Coming from a girl who grew up with massive low self-esteem from my own insecurities, these verses spoke volumes to me. The words "chosen" and "special treasure" definitely are what I long to be described as.
Something God taught me as I spent many hours alone while I was in college is that I like who He made me to be. I certainly don't like everything I do, and I don't like who I am in and of myself. However, I do like who I am IN CHRIST. Instead of being my worst enemy, I enjoy my own company now. Instead of constantly needing someone else to keep me propped up emotionally, I now have the confidence that God chose me, and therefore, I am chosen, wanted, and Someone's special treasure.

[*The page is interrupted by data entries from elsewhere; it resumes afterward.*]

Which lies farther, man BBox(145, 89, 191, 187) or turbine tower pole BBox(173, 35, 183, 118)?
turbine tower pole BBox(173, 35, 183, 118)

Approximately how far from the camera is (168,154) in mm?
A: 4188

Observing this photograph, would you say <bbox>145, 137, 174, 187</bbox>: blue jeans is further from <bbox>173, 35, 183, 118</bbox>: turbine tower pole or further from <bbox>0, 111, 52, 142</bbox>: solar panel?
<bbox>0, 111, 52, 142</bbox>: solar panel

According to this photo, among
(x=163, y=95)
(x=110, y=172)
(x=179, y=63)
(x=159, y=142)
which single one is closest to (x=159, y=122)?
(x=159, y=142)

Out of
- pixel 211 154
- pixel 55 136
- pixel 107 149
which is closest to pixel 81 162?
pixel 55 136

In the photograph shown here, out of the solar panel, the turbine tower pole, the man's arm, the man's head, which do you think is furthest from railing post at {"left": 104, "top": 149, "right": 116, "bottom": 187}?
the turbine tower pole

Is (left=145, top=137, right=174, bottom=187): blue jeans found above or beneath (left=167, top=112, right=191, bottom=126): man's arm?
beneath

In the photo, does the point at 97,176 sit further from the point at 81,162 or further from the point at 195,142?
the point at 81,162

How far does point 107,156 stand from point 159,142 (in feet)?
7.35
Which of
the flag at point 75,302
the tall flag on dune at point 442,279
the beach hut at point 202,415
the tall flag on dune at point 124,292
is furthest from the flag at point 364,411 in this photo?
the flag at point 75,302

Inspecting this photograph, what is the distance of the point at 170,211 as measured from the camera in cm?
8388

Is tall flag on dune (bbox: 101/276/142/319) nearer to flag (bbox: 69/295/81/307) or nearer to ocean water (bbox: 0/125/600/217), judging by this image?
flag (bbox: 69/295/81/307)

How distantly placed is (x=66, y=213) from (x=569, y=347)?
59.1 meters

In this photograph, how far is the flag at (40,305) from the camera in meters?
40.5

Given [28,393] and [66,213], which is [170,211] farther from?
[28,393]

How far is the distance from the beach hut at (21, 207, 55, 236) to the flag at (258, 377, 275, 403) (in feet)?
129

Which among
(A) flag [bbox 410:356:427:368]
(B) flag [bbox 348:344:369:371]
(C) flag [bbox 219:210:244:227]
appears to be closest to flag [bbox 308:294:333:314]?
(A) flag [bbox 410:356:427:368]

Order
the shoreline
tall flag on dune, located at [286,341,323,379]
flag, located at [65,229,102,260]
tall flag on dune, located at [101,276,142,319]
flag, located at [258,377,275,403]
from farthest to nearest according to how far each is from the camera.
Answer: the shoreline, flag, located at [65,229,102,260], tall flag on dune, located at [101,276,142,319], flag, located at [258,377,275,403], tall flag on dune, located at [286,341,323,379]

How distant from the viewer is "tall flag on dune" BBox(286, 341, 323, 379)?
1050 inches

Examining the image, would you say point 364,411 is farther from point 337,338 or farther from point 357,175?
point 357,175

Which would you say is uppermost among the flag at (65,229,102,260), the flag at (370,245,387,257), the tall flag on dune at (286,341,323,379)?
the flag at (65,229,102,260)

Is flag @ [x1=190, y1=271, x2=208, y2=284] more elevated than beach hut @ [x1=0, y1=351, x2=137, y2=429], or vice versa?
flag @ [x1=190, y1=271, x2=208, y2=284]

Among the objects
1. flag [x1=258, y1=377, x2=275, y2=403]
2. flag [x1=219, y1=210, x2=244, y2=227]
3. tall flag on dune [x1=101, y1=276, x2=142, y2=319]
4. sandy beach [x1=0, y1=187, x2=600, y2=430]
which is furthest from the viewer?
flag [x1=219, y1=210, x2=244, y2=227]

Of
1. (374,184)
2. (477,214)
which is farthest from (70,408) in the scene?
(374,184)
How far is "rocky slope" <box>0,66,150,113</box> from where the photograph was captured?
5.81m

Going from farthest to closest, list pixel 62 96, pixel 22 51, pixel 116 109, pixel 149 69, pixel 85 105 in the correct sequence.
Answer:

There's something I learned from my insecure years. No matter how much people accept me, if I don't learn who I am in Christ, I will never be secure. People weren't the reason I was insecure. In fact, there were many people who told me really encouraging and nice things while I was growing up, but I didn't believe them. If we look for our security in another's opinion of us, we'll go through our entire life trying to measure up. On the other hand, if we will find our security, worth, and value in what our Heavenly Father has to say about us, no matter what others say or do or think about us, we'll have our firm footing on the solid Rock of Christ.
Know today that no matter what people have accepted or rejected you in life, God chose you. You are chosen by the Creator Himself. Guess what! He even chose you before the world was made, and He knew exactly every good and bad thing you'd ever do. He still chose you.
Live as a chosen child of God.
Dear Heavenly Father,
You know the struggles I've faced in this area of simply wanting to be chosen. Due to that deep desire that I was trying to have filled by people rather than by You, the pain of rejection was excruciating. There were times I bought into the enemy's lies that if I were just pretty enough, funny enough, skinny enough, or some other enough that I'd be worthy of being chosen. Thank You for choosing me knowing full well everything I'd ever do... every success and every mistake. I pray for anyone else who's been caught in this trap of not feeling chosen that You'll begin to show them just how much of a special treasure they are to You and the worth they have in You. In Jesus' Name.